## 本文
* * * *

EA群からOla群へのクロスオーバーが認められていた。
各遺伝子の変異は、NGSによる中央測定で決定した。

 主な結果は以下のとおり。

・2017年4月~2018年11月までの登録期間で、コホートAとコホートBに2対1の割合(245例と142例)で割り付けられた。
・コホートAのrPFS中央値はOla群で7.39ヵ月、EA群で3.55ヵ月(ハザード比[HR]:0.34、95%信頼区間[CI]:0.25~0.47、p<0.0001)と有意にOla群が良好であった。
・コホートAの奏効率は、Ola群が33.3%、EA群が2.3%でOR20.86(95%CI:4.18~379.18)、p<0.0001と有意にOla群が高かった。
・同様にコホートAのTTPP中央値は、Ola群が未到達、EA群が9.92ヵ月で、HR0.44(95%CI:0.22~0.91)、p=0.0192とOla群で有意に延長していた。
・さらにコホートAのOS中央値は、中間解析でOla群が18.50ヵ月、EA群が15.11ヵ月、HR0.64(95%CI:0.43~0.97)、p=0.0173だった。中間解析用の事前設定のp値の閾値は0.01であったたため、この時点では有意性は検証できなかった。
・コホートAで病勢進行の見られた患者の80.6%でオラパリブへのクロスオーバーが行われていた。
・コホートA+BのrPFS中央値は、Ola群で5.82ヵ月、EA群で3.52ヵ月、HR0.49(95%CI:0.38~0.63)、p<0.0001とOla群で有意に延長していた。
・Ola群の安全性プロファイルは、他がん種の報告と同様で、新たな事象はみられなかった。

* * * *

(数値チャート推論データ)
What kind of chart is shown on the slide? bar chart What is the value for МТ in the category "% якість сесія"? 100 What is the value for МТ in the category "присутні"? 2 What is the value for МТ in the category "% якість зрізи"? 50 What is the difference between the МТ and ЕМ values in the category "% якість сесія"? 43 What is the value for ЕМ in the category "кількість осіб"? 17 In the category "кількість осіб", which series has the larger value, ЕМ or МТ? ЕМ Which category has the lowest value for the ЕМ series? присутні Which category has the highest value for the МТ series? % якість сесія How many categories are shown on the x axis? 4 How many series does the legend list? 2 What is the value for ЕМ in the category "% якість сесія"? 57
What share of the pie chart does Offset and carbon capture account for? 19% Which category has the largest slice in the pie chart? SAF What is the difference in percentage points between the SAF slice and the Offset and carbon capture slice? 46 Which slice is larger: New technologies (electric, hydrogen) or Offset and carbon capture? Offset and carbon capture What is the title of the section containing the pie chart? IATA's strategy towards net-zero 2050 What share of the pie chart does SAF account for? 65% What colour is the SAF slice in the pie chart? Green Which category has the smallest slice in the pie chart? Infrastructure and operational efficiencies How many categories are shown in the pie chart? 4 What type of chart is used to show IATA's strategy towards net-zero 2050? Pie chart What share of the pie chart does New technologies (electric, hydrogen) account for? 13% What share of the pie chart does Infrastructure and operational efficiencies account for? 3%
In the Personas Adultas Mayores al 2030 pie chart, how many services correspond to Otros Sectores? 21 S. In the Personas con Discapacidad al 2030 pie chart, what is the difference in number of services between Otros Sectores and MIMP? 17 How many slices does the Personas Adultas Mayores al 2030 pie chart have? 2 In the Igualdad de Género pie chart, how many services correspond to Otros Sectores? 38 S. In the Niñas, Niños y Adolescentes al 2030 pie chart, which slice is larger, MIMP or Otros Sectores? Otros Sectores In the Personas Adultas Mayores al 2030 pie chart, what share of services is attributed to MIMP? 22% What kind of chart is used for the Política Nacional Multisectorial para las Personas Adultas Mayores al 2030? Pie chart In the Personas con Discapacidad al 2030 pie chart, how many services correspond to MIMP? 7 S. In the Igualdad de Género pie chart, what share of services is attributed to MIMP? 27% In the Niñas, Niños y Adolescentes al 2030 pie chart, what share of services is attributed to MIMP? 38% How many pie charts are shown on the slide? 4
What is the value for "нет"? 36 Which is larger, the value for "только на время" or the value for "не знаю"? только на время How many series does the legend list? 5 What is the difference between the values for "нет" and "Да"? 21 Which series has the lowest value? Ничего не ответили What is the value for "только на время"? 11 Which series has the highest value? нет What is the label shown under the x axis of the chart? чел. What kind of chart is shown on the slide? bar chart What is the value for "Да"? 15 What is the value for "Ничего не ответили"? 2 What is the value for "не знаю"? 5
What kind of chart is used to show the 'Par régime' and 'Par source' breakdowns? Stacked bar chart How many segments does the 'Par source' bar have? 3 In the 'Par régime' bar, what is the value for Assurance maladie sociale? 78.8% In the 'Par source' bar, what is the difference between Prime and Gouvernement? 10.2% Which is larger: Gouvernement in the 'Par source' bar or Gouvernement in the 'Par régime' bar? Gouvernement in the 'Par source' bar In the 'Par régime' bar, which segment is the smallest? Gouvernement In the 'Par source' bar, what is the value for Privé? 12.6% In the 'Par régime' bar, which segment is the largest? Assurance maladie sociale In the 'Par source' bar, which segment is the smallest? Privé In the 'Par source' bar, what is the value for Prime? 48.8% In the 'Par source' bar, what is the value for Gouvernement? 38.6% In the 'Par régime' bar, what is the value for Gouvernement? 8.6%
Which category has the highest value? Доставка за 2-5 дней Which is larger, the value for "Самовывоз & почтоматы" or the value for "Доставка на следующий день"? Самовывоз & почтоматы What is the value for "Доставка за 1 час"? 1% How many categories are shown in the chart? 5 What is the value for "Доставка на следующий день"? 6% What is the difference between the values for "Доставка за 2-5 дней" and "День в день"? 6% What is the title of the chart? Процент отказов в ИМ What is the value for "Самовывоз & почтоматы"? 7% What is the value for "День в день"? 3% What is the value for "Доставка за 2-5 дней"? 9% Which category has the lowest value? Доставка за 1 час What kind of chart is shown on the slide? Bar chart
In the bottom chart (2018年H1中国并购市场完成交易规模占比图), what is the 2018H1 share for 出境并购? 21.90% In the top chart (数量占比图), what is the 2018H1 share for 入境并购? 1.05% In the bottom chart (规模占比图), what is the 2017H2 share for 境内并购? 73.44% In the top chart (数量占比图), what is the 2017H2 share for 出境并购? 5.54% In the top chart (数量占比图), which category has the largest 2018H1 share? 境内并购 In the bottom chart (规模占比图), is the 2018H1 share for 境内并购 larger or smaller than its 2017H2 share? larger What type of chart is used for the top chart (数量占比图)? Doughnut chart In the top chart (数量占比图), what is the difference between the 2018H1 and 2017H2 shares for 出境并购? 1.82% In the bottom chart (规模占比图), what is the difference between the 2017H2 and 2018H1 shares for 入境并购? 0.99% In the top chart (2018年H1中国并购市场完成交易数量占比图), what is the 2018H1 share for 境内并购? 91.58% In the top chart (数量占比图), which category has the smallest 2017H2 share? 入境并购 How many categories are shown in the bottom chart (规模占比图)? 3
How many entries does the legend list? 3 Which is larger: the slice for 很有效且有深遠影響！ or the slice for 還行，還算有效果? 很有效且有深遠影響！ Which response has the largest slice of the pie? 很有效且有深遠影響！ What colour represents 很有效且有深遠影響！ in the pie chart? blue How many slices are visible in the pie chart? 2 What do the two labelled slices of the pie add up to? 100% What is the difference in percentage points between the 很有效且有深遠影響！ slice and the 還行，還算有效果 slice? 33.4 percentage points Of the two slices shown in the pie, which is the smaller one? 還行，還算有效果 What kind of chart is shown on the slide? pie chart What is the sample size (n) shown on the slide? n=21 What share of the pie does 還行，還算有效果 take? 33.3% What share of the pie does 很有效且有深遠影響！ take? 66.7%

* * * *

オラパリブの試験結果を述べた本文から、「EA群からOla群へのクロスオーバーが認められていた。」を含む語句で始まり「0192とOla群で有意に延長していた。」の後で終わる範囲を、そのまま書き写してください。

EA群からOla群へのクロスオーバーが認められていた。
各遺伝子の変異は、NGSによる中央測定で決定した。

 主な結果は以下のとおり。

・2017年4月~2018年11月までの登録期間で、コホートAとコホートBに2対1の割合(245例と142例)で割り付けられた。
・コホートAのrPFS中央値はOla群で7.39ヵ月、EA群で3.55ヵ月(ハザード比[HR]:0.34、95%信頼区間[CI]:0.25~0.47、p<0.0001)と有意にOla群が良好であった。
・コホートAの奏効率は、Ola群が33.3%、EA群が2.3%でOR20.86(95%CI:4.18~379.18)、p<0.0001と有意にOla群が高かった。
・同様にコホートAのTTPP中央値は、Ola群が未到達、EA群が9.92ヵ月で、HR0.44(95%CI:0.22~0.91)、p=0.0192とOla群で有意に延長していた。